#### Ausgewählter Textauszug:
——

Isolde Schaad, geboren 1944 in Schaffhausen, lebt seit 1967 in Zürich und gehört zu den namhaften Schweizer Autorinnen der 68er Generation. Ihre Spezialität ist die kritische Gesellschaftsbetrachtung, die sie mit Scharfsinn, Humor und hohem sprachlichen Können der nahen und fernen Umgebung widmet. Schon ihre Buchtitel zeugen davon: «Knowhow am Kilimandscharo», erschien 1984 und wurde vom heissen Eisen zum Ethnoklassiker. 1986 folgte die «Zürcher Constipation», 1989 «KüsschenTschüss», die beide zu helvetischen Bestsellern wurden. «Body & Sofa», die Erzählungen aus der Kaufkraftklasse, 1994, «Mein Text so blau» 1997, dann der Roman  «Keiner wars» 2001, der den Schillerpreis der ZKB erhielt, sowie die Porträtsammlung «Vom Einen. Literatur und Geschlecht», 2004. Es folgten der Roman «Robinson & Julia», 2010, dann die Erzählungsbände «Am Äquator», 2014, sowie « Giacometti hinkt», 2019, von der Presse mit grosser Anerkennung bedacht.

Isolde Schaad hat neben ihrer schriftstellerischen Arbeit stets auch publizistisch gearbeitet, bis zum Millenium war sie für renommierte Zeitschriften im In- und Ausland tätig, Unter anderen für «Transatlantik», für das legendäre «Kursbuch», für «Geo», «literaturkonkret», die «Frauenoffensive», oder «Text und Kritik», herausgegeben von Heinz Ludwig Arnold. Ab 1974 bis in die Nullerjahre schrieb sie u.a. für das «Tages-Anzeiger-Magazin», die «NZZ am Wochenende», schwerpunktsmässig für die Wochenzeitung «Woz» und die Kulturzeitschrift «Du».

——

#### Aufgabenstellung:
A. Welcher Roman erhielt laut dem Textauszug über Isolde Schaad den Schillerpreis der ZKB?
B. Prüfe anhand des Textauszugs über Isolde Schaad, ob die folgenden Aussagen zutreffen: (i) Isolde Schaad lebt seit 1967 in Zürich. (ii) «Knowhow am Kilimandscharo» erschien 1986. (iii) Ab 1974 schrieb sie schwerpunktmäßig für die Wochenzeitung «Woz». Antworte jeweils mit Ja oder Nein und zitiere die entscheidenden Worte.
C. Knüpfe an den letzten Satz des Textauszugs über Isolde Schaad an und schreibe den Textauszug weiter.

——

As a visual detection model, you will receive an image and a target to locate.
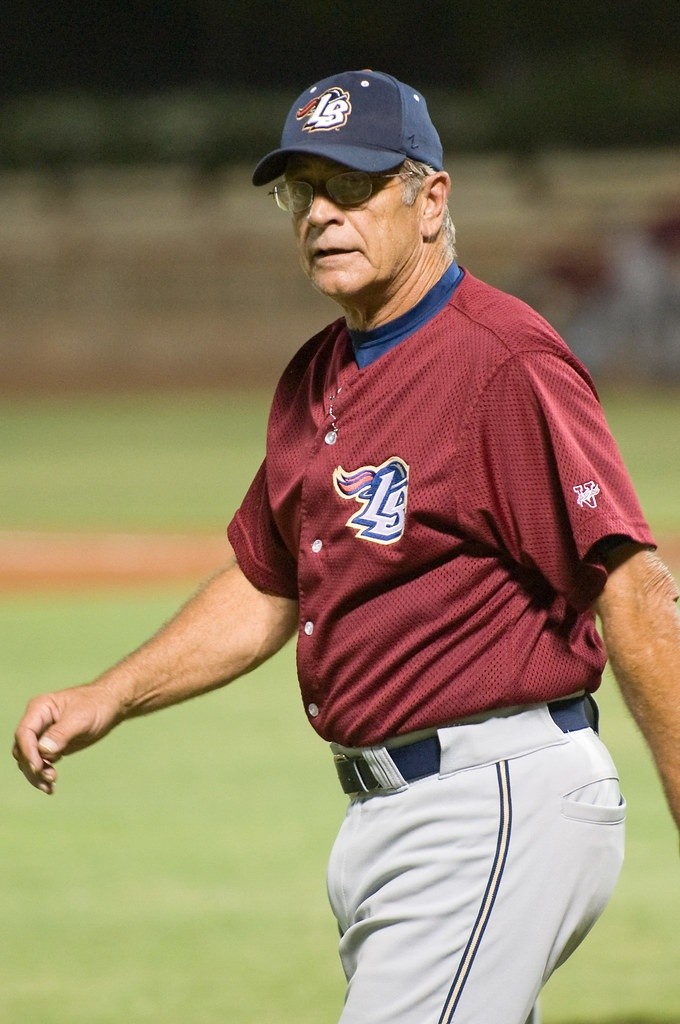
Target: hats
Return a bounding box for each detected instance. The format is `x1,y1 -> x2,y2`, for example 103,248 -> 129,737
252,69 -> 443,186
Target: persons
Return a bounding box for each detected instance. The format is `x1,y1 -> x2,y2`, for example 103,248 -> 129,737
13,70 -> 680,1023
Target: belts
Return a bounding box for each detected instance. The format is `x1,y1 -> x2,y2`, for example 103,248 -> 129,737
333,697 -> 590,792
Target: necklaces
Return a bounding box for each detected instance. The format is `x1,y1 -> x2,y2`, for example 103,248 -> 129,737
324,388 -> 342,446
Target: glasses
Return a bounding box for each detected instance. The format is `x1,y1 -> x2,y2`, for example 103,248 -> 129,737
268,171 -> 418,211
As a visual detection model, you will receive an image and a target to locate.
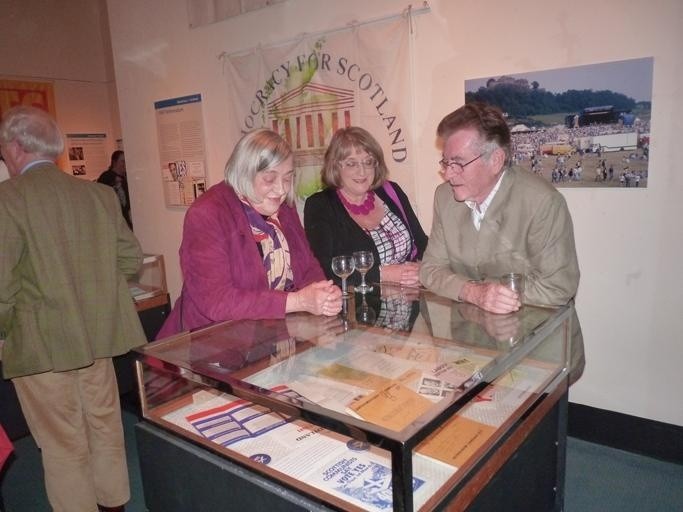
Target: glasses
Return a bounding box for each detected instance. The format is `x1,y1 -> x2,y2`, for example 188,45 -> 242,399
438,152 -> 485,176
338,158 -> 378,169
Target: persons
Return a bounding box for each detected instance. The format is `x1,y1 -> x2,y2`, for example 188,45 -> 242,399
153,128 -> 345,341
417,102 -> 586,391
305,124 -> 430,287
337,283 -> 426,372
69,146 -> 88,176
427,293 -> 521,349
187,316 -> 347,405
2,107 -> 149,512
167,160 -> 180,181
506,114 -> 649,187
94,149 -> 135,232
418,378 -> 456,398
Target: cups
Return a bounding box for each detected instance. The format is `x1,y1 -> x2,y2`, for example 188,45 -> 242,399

——

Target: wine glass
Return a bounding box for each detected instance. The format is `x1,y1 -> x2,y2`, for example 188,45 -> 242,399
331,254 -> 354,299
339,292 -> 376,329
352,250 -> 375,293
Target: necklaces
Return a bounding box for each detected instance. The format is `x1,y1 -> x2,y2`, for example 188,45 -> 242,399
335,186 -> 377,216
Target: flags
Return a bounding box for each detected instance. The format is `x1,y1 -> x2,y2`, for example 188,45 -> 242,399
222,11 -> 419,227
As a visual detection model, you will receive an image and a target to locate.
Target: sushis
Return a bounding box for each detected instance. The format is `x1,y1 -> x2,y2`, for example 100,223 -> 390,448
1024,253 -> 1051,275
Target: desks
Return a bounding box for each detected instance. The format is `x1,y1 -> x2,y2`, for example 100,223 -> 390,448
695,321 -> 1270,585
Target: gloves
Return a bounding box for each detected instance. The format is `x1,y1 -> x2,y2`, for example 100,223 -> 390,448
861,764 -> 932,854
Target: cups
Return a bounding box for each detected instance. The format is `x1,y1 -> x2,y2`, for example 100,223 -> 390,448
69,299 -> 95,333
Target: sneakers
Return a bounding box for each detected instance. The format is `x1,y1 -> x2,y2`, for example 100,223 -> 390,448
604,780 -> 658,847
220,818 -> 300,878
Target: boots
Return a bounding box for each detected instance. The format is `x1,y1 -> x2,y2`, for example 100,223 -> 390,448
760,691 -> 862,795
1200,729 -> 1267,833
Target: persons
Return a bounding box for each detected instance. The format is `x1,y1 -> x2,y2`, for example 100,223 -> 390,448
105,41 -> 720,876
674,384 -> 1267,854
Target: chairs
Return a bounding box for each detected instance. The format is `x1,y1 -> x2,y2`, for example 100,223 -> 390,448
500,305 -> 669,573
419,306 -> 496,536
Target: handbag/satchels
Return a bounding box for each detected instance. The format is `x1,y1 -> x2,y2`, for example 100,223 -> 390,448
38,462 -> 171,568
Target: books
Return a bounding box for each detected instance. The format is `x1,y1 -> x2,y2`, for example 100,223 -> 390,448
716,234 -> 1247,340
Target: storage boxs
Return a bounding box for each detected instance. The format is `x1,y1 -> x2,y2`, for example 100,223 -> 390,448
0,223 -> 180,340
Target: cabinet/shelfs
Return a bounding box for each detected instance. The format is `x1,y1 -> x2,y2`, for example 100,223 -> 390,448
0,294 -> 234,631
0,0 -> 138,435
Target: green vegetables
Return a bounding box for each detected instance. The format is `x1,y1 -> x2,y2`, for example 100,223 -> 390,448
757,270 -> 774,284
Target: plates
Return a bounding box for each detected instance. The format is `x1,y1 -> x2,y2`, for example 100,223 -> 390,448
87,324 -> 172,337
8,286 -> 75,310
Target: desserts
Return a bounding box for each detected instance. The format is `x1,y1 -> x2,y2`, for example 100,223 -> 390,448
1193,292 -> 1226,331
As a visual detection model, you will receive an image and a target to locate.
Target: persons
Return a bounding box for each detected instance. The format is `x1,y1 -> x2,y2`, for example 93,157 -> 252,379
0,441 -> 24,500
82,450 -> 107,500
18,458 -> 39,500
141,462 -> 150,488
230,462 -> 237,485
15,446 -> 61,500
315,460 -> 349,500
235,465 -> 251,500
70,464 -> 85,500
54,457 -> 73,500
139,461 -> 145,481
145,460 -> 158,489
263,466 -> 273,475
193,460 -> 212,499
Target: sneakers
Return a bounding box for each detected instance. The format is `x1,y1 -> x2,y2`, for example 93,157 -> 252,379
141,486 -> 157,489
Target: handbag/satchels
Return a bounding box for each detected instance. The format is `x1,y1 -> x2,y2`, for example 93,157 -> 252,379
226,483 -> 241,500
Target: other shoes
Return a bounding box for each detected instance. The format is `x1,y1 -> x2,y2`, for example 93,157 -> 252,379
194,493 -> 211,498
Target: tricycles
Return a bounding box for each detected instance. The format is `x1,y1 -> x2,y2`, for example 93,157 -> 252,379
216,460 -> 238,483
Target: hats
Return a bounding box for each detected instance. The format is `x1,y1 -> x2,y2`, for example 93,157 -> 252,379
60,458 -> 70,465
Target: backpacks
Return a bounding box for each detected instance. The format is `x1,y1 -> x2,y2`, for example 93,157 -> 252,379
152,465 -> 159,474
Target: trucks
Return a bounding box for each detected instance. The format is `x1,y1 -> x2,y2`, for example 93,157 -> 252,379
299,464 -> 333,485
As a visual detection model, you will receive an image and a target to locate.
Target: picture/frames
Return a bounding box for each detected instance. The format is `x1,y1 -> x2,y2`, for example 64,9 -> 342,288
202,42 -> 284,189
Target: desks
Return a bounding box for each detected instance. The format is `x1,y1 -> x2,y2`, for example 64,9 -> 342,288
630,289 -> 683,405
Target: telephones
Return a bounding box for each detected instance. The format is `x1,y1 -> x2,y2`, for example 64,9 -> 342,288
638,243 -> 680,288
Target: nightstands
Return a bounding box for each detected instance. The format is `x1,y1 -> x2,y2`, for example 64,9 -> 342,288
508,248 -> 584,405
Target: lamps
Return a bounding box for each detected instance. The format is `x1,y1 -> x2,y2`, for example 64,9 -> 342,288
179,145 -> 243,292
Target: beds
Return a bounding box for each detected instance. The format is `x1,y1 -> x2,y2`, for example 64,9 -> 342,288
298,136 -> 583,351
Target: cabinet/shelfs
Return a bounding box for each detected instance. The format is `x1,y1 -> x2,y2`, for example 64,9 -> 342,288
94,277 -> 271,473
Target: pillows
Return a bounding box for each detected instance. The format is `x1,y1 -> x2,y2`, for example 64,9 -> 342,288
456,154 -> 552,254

——

#### Lösungen der Aufgaben:
A. Der Roman «Keiner wars» aus dem Jahr 2001 erhielt den Schillerpreis der ZKB.

B.
(i) Ja: „lebt seit 1967 in Zürich“
(ii) Nein: „«Knowhow am Kilimandscharo», erschien 1984“
(iii) Ja: „Ab 1974 bis in die Nullerjahre schrieb sie u.a. für das «Tages-Anzeiger-Magazin», die «NZZ am Wochenende», schwerpunktsmässig für die Wochenzeitung «Woz»“

C.
Von ihren Studienreisen nach Indien, Ostafrika und dem Nahen Osten stammen ihre lebendigen, mit dem ethnologischen Blick geschärften Reportagen, Essays und Kolumnen, für die sie den Schweizerischen Journalistenpreis erhielt. Im Frühjahr 1997 war sie Gast der renommierten Washington University in St. Louis, Missouri. Zu dieser Zeit entstand auch eine Dissertation der amerikanischen Germanistin Julia Scheffer: «Die Sprache aus dem Bett reissen: Feminist Satire in the Works of Elfriede Jelinek and Isolde Schaad» (Washington DC 2000).

Als Künstlerstochter hat Isolde Schaad ihrer Liebe zur Kunst in zahlreichen Künstlerinnenporträts Ausdruck verliehen, vor allem aber hat sie mit ihrer intensiven kunstsoziologischen Studie über ihren Vater Werner Schaad (1905– 1979) «Wie der Kunstmaler sich in der Provinz einrichtet» (Schaffhausen 1980), der Schweizer Kunstgeschichte der Nachkriegsjahre einen wesentlichen Beitrag gestiftet, ganz im Sinne des von Paul Nizons entfachten «Diskurs in der Enge».

Isolde Schaad war immer auch gesellschaftspolitisch aktiv, sie ist Mitbegründerin der selbstverwalteten Genossenschaft Neuland in Zürich Wipkingen, in der sie noch heute lebt. Ihre mehrfach preisgekrönten Bücher erscheinen seit 1984 im Limmat Verlag. Im Frühjahr 2014 erhielt Isolde Schaad sie für ihr literarisches und publizistisches Schaffen die Goldene Ehrenmedaille des Kantons Zürich.